» Stated task
Copy the material below word for word, leaving out the pictures.

Portion of a data file:
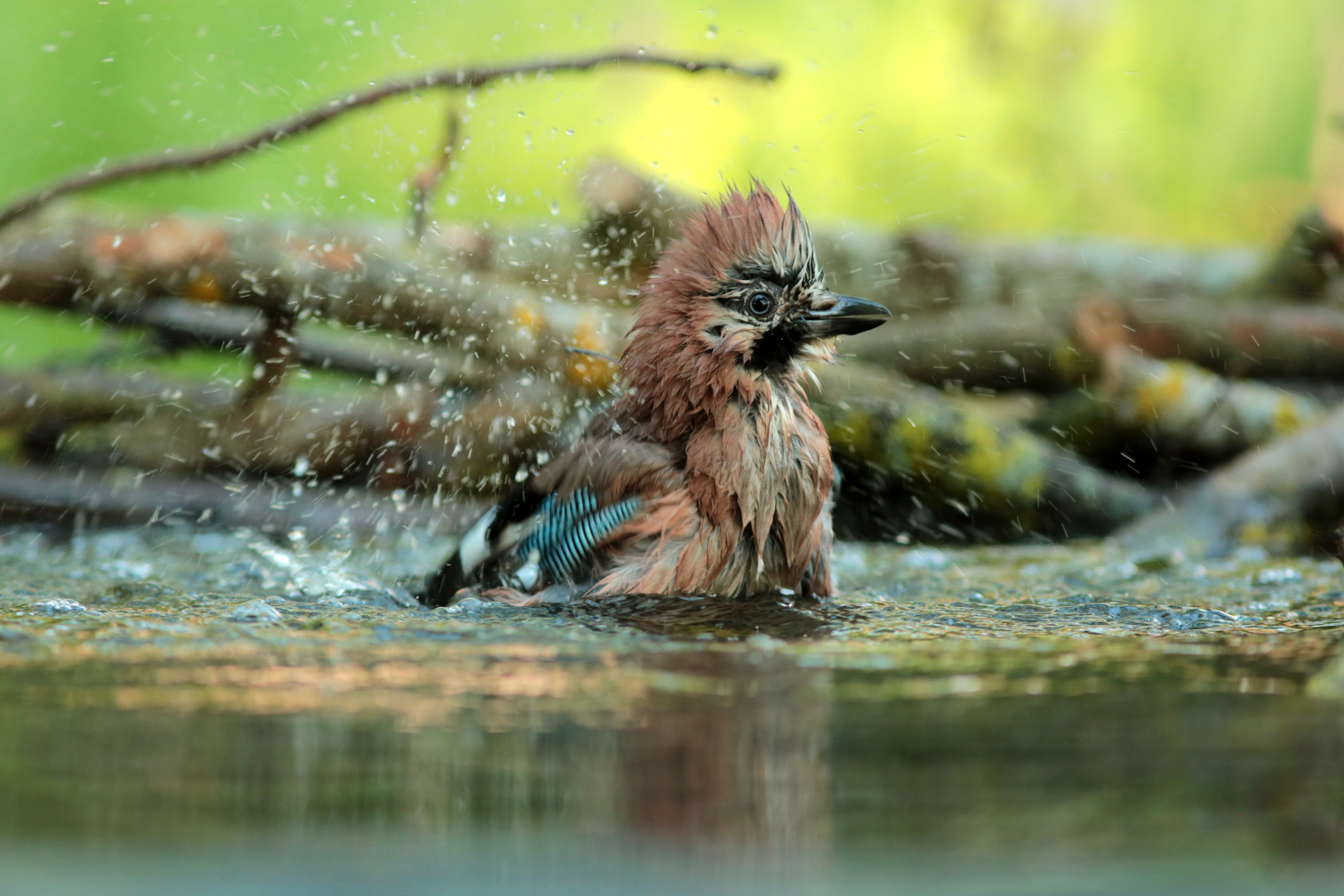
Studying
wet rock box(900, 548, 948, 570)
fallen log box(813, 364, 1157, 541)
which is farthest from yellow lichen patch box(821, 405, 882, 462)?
wet rock box(900, 548, 948, 570)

» Answer to the task
Studying
wet rock box(900, 548, 948, 570)
fallen log box(813, 364, 1157, 541)
which is farthest from yellow lichen patch box(821, 405, 882, 462)?
wet rock box(900, 548, 948, 570)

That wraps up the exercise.